» **Selected passage**:
======

I am new to Julia and Flux/Zygote and am struggling a little to work out where or how I am going wrong. Would really appreciate any help or pointers. Thanks for your time.

ToucheSir · August 26, 2021, 6:28am

Welcome! Taking on a deep RL problem is quite the ambitious first project for learning Julia/Flux, but with any luck this error should be easy to remedy.

Instead of calling gpu in your predict function, move the data to the gpu first and then pass it to the loss function. If you’re using a Flux DataLoader, you can wrap it in Memory management · CUDA.jl to do that automatically.

bgladman · August 26, 2021, 10:39am

Thank you ToucheSir. Appreciate your help!! I tried your suggestion but unfortunately am still getting the error. Here is a mwe.

using Statistics: mean
using Random
using Flux
using CUDA

CUDA.allowscalar(false)

data=CUDA.rand(100,24,128);

# Function predict,  take output from control and do something... 
function predict(x)
    y=CUDA.rand(100,24,1,128) .+ x
    y=y[1,1,1,:]
    return(y)
end

# Recurrent net controller
m = Chain(
    LSTM(100, 65),
    LSTM(65, 33),
    Dense(33, 1)) |>gpu

 # parameters of controller
p = Flux.params(m);

#Function, takes a 3D input and outputs a single control variable 
function control(x)
    Flux.reset!(m)
    inputs = [x[:,:,t] for t in 1:128]
    output = [m(x) for x in inputs]
    C1 = [x[1,:] for x in output]

  return C1
end

#outcome function:  outputs controller, updates data and feeds to predict
outcome = function(x)
    C1= control(x);
    a= reshape(reduce(hcat, C1), 1, size(x,2), size(C1)[1])
    Xv = x[2:end,:,:]
    X1=cat(dims=1, Xv, a)

   # reshape here as my predict function expects a 4D array.
    x_new = reshape(X1, (100, 24,1, 128))
    result=predict(x_new)

return result
  end

#loss minimises error between model output and a scalar 
function loss(x)
    l=sum(outcome(x)' .- 0.1)^2/length(x) 
    return l
end

opt = ADAM(0.05)

#Try
outcome(data)
loss(data)

using Flux: @epochs
@epochs 30 Flux.train!(loss, p, [data], opt) 

#Finding gradient... 
gs = gradient(() -> loss(data), p)

If I modify the above to run on CPU I get this message instead when calculating gradient so evidently I am doing something wrong in my Outcome function.


ERROR: DimensionMismatch("cannot broadcast array to have fewer dimensions")
Stacktrace:
  [1] check_broadcast_shape(#unused#::Tuple{}, Ashp::Tuple{Base.OneTo{Int64}})

======

» **Data shown**:
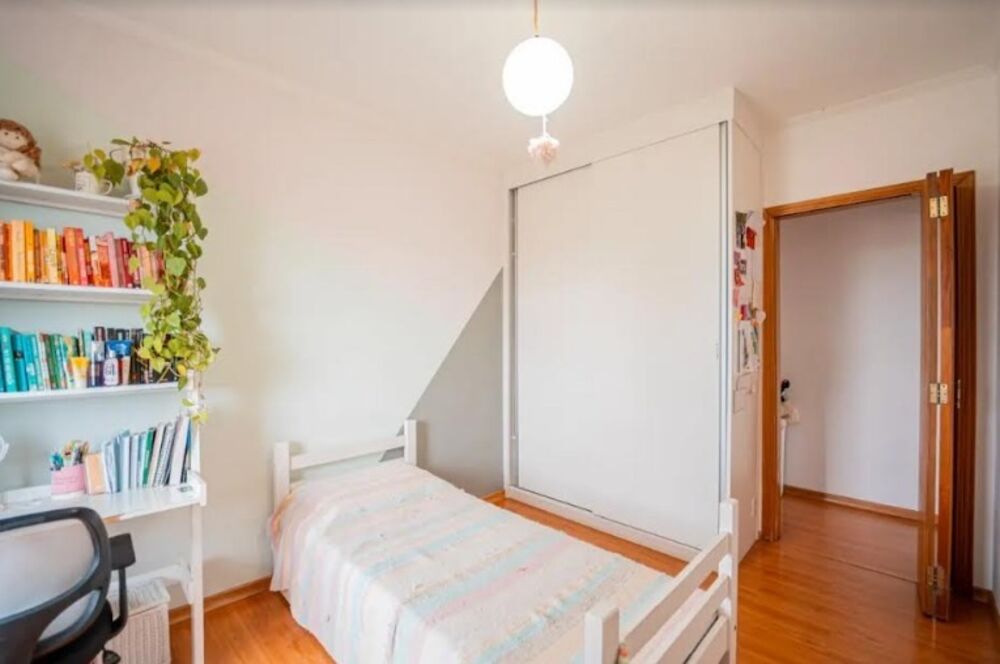 Apartamento, 3 quartos, 139 m² - Foto 1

======

» **To do**:
a. For each statement, say yes or no according to the Flux forum thread and quote the words from the thread that decide it. (i) ToucheSir recommends calling gpu inside the predict function. (ii) The optimizer in the code is created as ADAM with the value 0.05. (iii) After switching the code to run on CPU, bgladman gets a different message when calculating the gradient.
b. Please rewrite the paragraph of the Flux forum thread beginning "Instead of calling gpu in your predict function" as a short list that keeps its main points.

» **Answer list**:
a.
(i) No: "Instead of calling gpu in your predict function, move the data to the gpu first and then pass it to the loss function."
(ii) Yes: "opt = ADAM(0.05)"
(iii) Yes: "If I modify the above to run on CPU I get this message instead when calculating gradient"

b.
- Don't call gpu in the predict function.
- Move the data to the gpu first, then pass it to the loss function.
- With a Flux DataLoader, wrap it in CUDA.jl's memory management to do this automatically.